## EXCERPTED TEXT:

I get lost in the canal side streets as I knew I would and lose track of the names, but recognise a jar of olives in a store front window and remember it was on my left before, and stop to turn around. Across the canal from our apartment the rooftops are moss mottled with tiny red spores and cats crawling around on the boats below, and I go down the rabbit hole of WordPress.org vs. WordPress.com researching custom map plug-ins but come up empty-handed, and decide I’ll have to rely on handwritten notes and descriptions for our travels instead.
When we check into our place here the lady doesn’t hide the fact she keeps the keys for all the apartments in an old coffee cup in the landing, where there’s an ace of spades face up for some reason, as if someone placed it there and now everyone’s afraid to touch it, and Dawn reads the Dutch have a thing about not using curtains: all the windows and people behind them are free to see inside as if to say we’ve got nothing to hide, and what you see is what you get.
The bikes have plastic milk crates affixed to the front and the houses, long iron hooks on the top — and it’s no illusion, some of them really are leaning forward or to the side, and as we drop into the lower rings of the city it gets curiouser and curiouser, we’re just arm’s length from a woman in a window with an oily sheen and tattoos snaking up her chest, then inside a conference room in the Renaissance hotel meeting Dawn’s best friend Erica who’s here from Seattle on a work event she’s leading with flip charts and cell phones and chords all splayed out, welcome receptions, walk-throughs and mixers to plan — and Lily says when she grows up she wants a corporate job like that, for either Microsoft or Apple, and this sparks a discussion on what we should all do for a living with Dawn saying focus on what you love, not what’s going to make you money, and so we pass more women in windows wearing just their underwear and pretend not to notice them.
At the end of lunch we’re covered in peanut sauce and grilled chicken grease and I realise there really is an American look and an American sound and with our kids, that sound is loud, and any language can be off-putting, whether it’s German, the Brits, or the French — once you’ve made up your mind it’s going to be that way, it is.
We come to a town square and a makeshift brass band with Rastafarian hats playing a medley that starts with California Dreamin’ and goes into something that sounds like the band Madness, and I sit back in a window sill on the street next to an empty bottle of rum with some cigarette butts and leaves and wonder what it would feel like to be here blind, how much of it I’d still experience in the sounds and feel of this place, how that’s the challenge with storytelling or painting, to make someone feel like they’ve been here when really they haven’t — or maybe it’s a made up place and it doesn’t matter, it’s still real in our minds, all of us just want to be led sometimes.
Everyone moves in and out of each other on bikes and mopeds, like bodies flying through a circus they miss each other by a hair, and all of it looks so well choreographed but of course it’s not, it’s never happened like this before, it would only appear that way if you weren’t really looking. Life and art are in the random accidents we recognise as real, we see neither of them as much as we should.
We walk from the top of the map to the bottom and back up again, from Prinseneiland past Jordaan and Old Town, the Southern Canals, and land in the Museum Quarter for a 5 o’clock ticket with Munch / Van Gogh, and contemporaries Monet and Gauguin, and it’s so much art we stumble out drunk on it, out through the in door, and have to get redirected by staff — and in heaven everyone rides bikes, they clean the streets, you can do whatever you want to do as long as you’re not hurting anyone, which is a lot harder than it sounds if you’re really living, but still worth giving it a try.

## EXTRACTED MATERIAL:
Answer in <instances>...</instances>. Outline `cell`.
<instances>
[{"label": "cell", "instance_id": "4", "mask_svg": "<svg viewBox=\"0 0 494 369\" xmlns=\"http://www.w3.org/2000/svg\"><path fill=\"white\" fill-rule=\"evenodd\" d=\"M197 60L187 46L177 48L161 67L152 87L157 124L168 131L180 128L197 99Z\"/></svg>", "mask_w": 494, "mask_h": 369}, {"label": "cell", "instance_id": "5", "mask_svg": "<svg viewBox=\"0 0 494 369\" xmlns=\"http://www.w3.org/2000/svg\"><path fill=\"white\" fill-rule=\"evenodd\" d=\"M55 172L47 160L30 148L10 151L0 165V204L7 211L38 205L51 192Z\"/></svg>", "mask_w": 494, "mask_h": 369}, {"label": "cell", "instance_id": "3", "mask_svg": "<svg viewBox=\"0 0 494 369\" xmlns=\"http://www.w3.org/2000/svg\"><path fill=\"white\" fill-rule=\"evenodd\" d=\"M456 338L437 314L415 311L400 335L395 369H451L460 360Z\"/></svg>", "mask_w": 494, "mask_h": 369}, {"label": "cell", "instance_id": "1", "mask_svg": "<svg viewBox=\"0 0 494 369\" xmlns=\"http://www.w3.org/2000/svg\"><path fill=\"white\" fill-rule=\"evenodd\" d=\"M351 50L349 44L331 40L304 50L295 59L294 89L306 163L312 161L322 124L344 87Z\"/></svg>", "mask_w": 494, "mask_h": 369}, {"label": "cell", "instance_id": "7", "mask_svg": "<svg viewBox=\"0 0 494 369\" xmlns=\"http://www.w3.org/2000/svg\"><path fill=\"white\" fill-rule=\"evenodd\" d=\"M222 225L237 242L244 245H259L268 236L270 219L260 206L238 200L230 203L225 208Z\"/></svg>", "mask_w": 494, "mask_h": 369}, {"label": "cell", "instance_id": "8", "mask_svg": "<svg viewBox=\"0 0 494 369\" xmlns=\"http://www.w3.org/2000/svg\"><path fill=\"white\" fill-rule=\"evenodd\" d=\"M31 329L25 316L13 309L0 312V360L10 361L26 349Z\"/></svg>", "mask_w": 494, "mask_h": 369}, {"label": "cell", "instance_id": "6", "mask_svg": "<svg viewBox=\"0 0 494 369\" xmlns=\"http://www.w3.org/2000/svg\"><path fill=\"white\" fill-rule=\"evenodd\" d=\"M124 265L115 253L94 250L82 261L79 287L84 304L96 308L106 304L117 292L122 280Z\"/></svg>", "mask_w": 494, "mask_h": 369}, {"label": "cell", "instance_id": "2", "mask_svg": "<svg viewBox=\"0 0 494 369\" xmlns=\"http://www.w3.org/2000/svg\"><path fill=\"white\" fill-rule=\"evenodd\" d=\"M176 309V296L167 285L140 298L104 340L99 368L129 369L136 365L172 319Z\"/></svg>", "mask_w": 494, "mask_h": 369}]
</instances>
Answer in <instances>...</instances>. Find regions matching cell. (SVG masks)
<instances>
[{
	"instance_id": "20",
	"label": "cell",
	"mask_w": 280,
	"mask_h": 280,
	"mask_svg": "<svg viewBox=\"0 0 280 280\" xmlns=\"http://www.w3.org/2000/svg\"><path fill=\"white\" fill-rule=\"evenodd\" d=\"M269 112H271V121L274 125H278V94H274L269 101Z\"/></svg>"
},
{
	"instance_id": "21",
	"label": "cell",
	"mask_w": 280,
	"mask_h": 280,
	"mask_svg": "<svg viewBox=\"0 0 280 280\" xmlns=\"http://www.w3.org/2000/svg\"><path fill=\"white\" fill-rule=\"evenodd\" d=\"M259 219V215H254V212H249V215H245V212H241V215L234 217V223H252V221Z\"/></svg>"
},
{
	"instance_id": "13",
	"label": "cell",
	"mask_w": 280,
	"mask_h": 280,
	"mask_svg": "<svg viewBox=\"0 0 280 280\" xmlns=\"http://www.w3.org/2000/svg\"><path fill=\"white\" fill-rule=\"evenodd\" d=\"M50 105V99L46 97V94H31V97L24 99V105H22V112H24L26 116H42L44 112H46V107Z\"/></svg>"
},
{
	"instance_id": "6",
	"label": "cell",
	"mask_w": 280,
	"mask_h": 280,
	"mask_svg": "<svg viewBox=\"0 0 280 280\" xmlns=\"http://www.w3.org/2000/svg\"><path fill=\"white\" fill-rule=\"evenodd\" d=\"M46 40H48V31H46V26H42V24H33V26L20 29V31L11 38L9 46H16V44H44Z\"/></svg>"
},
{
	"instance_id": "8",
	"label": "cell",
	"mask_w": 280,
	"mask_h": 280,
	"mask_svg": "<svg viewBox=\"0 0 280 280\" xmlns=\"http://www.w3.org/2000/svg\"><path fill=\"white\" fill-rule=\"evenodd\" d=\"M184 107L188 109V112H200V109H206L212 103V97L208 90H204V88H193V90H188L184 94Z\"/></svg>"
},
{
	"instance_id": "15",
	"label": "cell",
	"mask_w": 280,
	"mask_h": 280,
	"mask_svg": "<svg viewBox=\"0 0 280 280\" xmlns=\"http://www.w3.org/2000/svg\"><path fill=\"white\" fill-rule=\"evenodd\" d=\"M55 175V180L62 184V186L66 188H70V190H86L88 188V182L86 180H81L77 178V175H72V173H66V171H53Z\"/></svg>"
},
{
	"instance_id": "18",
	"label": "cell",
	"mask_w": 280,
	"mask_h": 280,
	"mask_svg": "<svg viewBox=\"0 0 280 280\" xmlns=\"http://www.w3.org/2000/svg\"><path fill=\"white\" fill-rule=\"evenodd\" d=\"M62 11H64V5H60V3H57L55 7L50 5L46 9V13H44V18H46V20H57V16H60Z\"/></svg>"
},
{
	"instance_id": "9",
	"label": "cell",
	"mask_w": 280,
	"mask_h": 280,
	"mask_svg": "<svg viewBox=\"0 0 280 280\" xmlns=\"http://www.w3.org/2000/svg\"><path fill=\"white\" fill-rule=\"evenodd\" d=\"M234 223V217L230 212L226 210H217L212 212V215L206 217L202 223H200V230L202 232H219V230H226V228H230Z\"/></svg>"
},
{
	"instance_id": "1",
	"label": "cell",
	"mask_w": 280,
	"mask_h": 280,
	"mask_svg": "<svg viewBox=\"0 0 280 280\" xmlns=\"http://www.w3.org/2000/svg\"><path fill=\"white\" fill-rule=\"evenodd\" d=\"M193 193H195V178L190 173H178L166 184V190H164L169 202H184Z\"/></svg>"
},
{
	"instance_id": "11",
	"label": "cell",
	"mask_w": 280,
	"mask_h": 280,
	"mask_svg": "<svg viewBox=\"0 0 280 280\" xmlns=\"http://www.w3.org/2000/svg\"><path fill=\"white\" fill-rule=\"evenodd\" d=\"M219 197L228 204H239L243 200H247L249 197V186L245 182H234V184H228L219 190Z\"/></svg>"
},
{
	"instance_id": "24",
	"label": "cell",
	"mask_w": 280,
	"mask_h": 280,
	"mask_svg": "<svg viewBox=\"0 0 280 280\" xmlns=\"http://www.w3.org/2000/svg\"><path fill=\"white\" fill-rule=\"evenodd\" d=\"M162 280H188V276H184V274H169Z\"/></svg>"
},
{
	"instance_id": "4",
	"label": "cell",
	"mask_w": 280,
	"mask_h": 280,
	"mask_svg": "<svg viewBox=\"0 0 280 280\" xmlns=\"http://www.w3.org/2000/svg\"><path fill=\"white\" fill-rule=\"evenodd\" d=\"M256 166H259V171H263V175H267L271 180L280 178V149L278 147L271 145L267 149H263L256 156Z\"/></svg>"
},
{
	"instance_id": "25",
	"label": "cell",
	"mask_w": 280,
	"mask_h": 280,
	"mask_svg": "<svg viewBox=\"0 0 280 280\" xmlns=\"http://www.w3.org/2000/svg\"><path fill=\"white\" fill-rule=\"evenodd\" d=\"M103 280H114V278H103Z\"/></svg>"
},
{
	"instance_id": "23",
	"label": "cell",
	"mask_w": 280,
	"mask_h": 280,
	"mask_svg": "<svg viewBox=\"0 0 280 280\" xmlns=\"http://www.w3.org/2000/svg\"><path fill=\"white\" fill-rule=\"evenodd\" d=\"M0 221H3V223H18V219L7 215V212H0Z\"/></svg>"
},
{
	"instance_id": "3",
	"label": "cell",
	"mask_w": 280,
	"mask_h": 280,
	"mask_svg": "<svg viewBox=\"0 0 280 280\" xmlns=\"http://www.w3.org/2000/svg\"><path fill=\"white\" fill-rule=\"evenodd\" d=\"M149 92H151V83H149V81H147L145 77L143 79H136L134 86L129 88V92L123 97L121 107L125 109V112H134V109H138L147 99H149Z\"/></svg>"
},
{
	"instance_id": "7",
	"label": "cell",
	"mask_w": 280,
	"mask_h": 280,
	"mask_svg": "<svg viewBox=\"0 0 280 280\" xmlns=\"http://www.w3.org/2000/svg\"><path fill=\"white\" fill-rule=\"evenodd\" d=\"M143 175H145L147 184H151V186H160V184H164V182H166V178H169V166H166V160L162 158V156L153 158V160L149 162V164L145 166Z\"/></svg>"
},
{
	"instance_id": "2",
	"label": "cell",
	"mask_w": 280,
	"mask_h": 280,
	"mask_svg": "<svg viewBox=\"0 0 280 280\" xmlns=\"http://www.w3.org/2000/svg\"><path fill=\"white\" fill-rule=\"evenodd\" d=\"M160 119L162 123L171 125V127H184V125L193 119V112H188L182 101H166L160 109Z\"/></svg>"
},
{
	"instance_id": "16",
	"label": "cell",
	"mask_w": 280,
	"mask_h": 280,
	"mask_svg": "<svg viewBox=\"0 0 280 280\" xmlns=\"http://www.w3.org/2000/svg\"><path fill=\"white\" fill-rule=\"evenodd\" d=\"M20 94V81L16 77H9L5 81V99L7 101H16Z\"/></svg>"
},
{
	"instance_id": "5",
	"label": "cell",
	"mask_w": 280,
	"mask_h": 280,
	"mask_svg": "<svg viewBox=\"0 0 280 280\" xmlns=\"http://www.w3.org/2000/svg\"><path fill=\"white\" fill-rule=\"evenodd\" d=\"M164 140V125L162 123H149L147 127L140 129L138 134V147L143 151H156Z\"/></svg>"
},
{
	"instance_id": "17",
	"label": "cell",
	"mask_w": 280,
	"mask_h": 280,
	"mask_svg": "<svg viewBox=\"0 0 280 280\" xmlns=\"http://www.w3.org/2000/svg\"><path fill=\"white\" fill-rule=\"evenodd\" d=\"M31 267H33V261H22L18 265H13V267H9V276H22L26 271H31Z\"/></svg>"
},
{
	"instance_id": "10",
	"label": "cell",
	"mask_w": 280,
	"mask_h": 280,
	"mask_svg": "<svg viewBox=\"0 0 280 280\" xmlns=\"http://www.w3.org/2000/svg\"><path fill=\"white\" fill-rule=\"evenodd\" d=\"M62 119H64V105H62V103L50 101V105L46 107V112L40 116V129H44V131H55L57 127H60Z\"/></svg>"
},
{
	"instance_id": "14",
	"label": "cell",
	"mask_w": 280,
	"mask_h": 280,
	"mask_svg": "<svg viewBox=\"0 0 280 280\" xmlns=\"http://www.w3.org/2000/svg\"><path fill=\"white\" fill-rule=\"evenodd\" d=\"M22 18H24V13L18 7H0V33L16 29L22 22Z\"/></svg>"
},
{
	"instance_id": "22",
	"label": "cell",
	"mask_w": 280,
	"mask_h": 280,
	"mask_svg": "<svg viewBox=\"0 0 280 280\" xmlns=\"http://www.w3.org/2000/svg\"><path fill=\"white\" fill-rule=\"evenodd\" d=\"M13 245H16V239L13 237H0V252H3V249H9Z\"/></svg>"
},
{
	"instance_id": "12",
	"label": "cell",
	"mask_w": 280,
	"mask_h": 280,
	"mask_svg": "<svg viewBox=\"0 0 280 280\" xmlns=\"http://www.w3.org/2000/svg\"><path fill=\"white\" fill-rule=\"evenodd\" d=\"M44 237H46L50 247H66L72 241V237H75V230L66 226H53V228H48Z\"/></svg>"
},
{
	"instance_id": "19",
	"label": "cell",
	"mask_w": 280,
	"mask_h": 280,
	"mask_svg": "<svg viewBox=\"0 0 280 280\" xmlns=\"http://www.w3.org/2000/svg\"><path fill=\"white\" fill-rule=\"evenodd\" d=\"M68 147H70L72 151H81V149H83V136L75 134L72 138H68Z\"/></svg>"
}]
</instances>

## WHAT IS EXPECTED:
List every painter named in the travel essay. None of the lines are needed.

## OUTPUT FOR THIS TASK:
Munch, Van Gogh, Monet, Gauguin